_Source document_
··········
Certain groups have asserted for a long time that it is more expensive to be poor and this may just be another area in which that happens to be the case. To fully understand how this could occur, however, more needs to be exposed.

While the driver’s income is not allowed to be considered when determining risk, there are other factors that essentially directly reflect what their income likely is. This includes their credit rating, where they live, their occupation and their education level.

There are many that believe these factors are unfairly used, leading to those with lower incomes paying more for the same car insurance than their counterparts who have an easier time making such payments.

One aspect that is not given as much weight as one might think would logically matter more than the above factors, is how much the individual drives. Those with incomes that are lower than what qualifies as middle class are more likely to qualify as occasional drivers – work close to home, shop locally and generally drive less than half as much as those with higher incomes. This is largely due to the costs involved with driving, such as gasoline and vehicle upkeep. This significantly reduces their overall risk.

There are some organizations that are working to change legislation to require insurance companies to put more weight on factors such as miles driven than other less important factors like occupation and education. They assert that current policies intentionally incorporate an individual’s income, but do so by using other data that indicates what their income likely would be.

Let’s Dig Into Some Interesting Stats:

There is the difficulty for those trying to prove that lower-income drivers are paying more, but a recent study has shown that people in poor areas of California are paying up to 40% more for the same auto insurance, with similar driving records, than those living in areas with higher incomes.

Unfortunately, comprehensive data is not available, and these are simply samples taken for those willing to self-report this information.

In short, there is a high need for more disclosure from insurance companies to prove that their use of data is unfair to those with lower incomes. The assertion is that there is not a higher level of risk insuring them, but they are paying higher rates, essentially subsidizing those that are actually higher risk.

Such a system seems to be just another way that the world is working against those that already struggle to get ahead.
··········
_Data supplied_
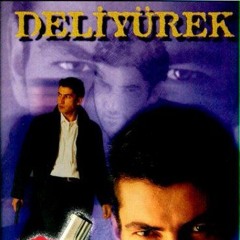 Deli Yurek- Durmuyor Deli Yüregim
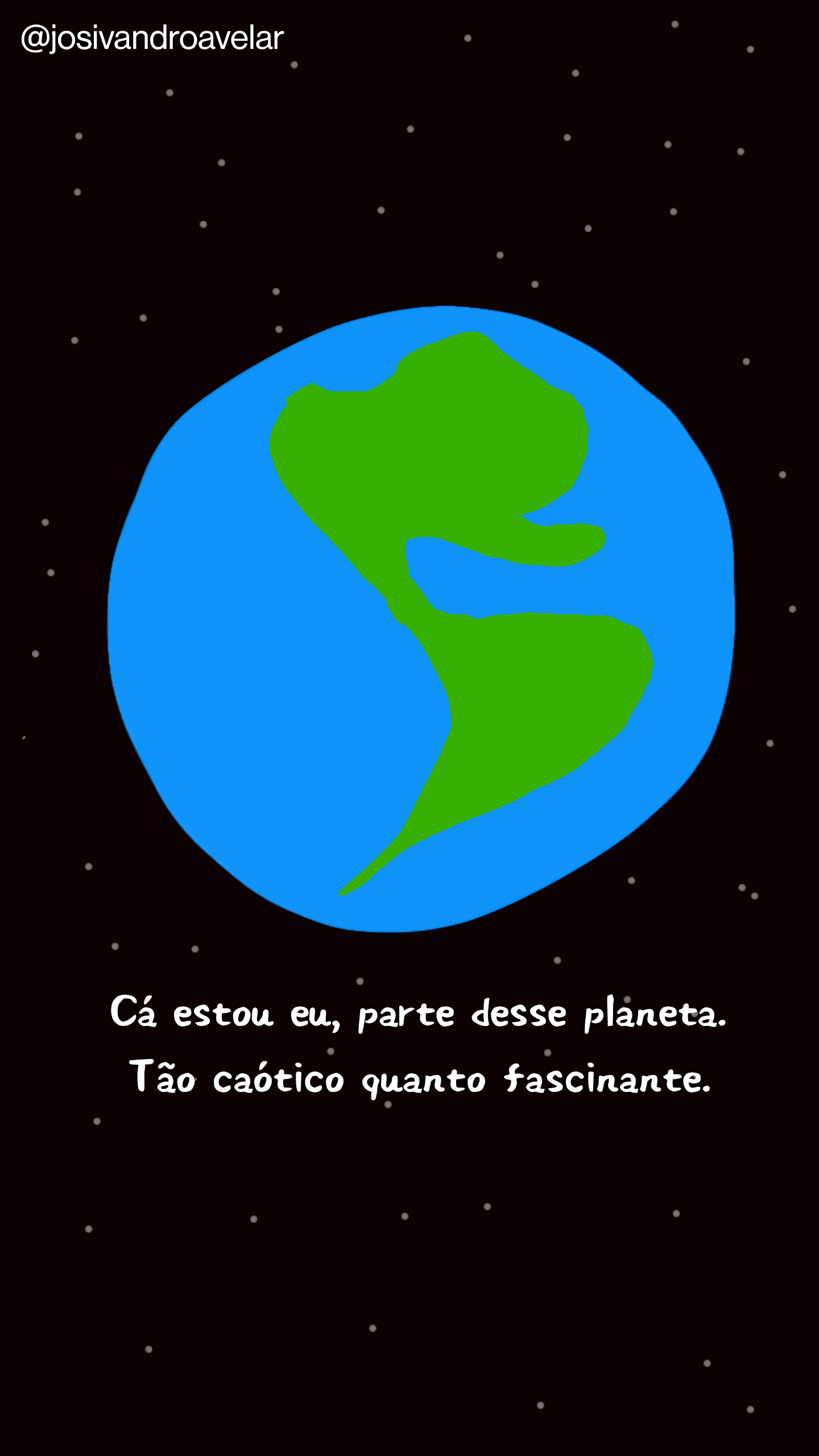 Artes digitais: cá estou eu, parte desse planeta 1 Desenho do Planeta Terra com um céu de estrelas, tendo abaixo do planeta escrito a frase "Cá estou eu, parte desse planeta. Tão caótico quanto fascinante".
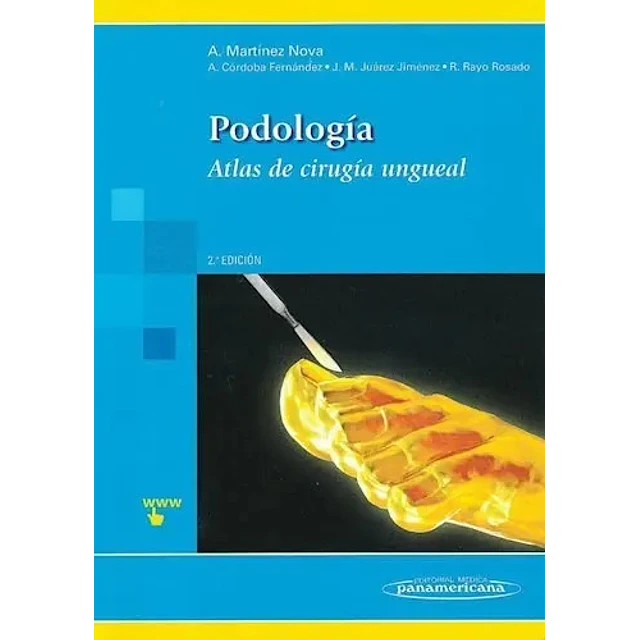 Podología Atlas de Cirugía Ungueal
··········
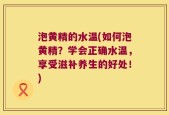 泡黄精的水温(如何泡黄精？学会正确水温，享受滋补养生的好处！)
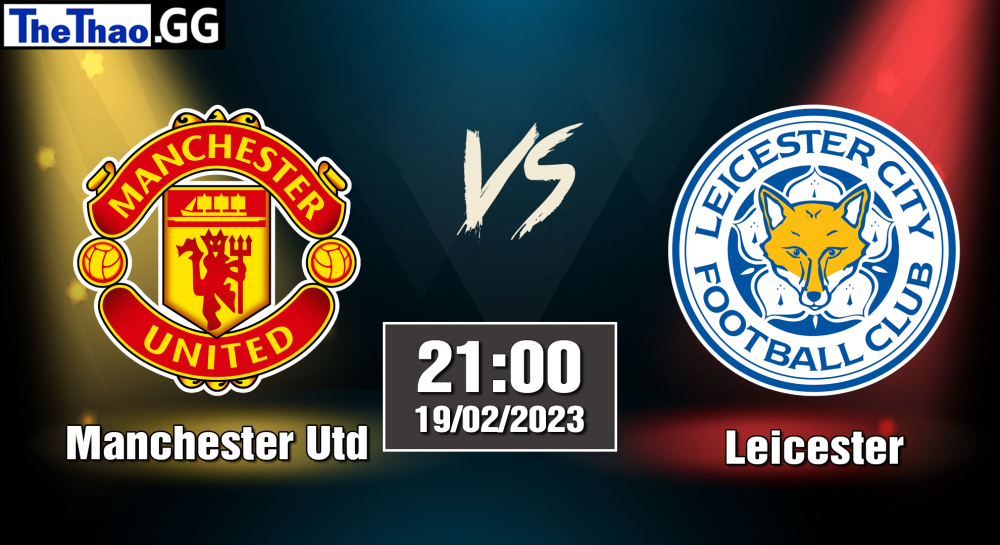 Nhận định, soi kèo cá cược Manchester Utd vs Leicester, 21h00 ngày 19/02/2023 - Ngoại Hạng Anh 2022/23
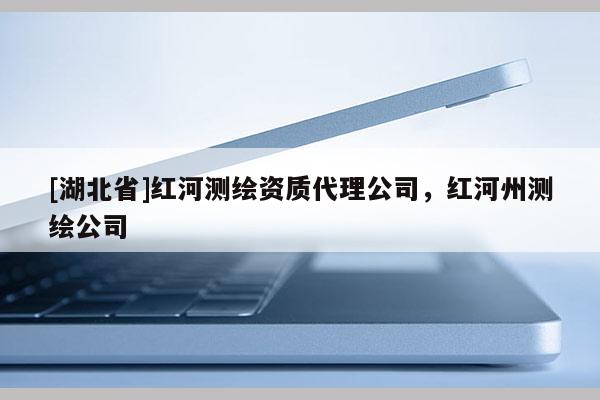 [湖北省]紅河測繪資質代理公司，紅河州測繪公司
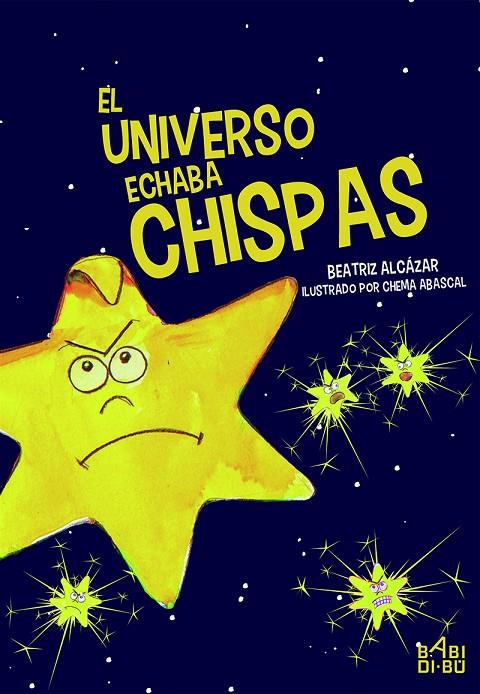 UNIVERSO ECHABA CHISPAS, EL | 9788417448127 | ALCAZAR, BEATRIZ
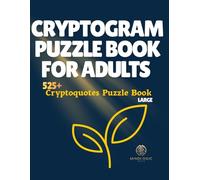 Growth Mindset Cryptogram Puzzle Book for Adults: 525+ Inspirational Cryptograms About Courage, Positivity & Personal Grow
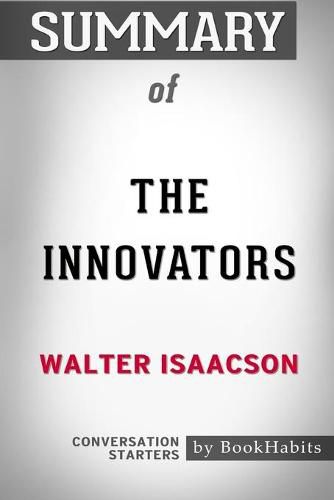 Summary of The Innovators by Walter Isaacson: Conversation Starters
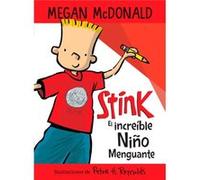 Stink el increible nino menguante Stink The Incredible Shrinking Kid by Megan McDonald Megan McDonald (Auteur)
··········
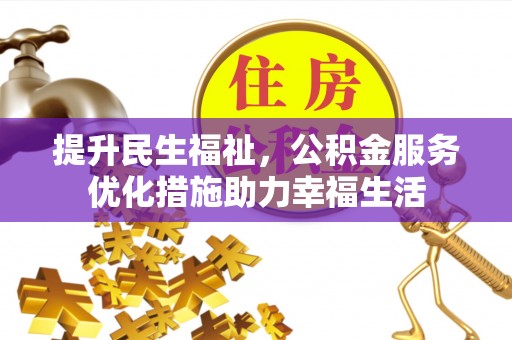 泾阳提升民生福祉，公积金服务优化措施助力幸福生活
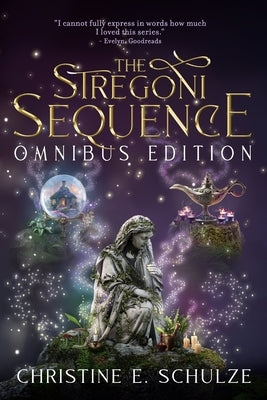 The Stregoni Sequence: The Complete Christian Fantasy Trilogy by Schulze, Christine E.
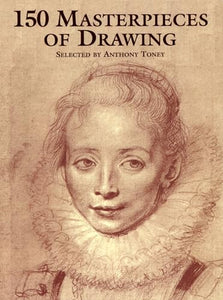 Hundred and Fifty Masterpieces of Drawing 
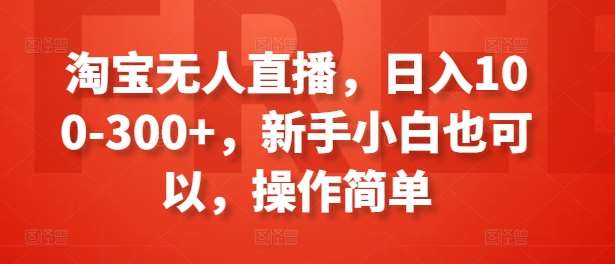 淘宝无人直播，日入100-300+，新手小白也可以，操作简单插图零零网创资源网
··········
_What the task requires_
Duplicate, word for word, the section of the text on car insurance and income that begins at "One aspect that" and stops after "their overall risk.".

_Reply to the task_
One aspect that is not given as much weight as one might think would logically matter more than the above factors, is how much the individual drives. Those with incomes that are lower than what qualifies as middle class are more likely to qualify as occasional drivers – work close to home, shop locally and generally drive less than half as much as those with higher incomes. This is largely due to the costs involved with driving, such as gasoline and vehicle upkeep. This significantly reduces their overall risk.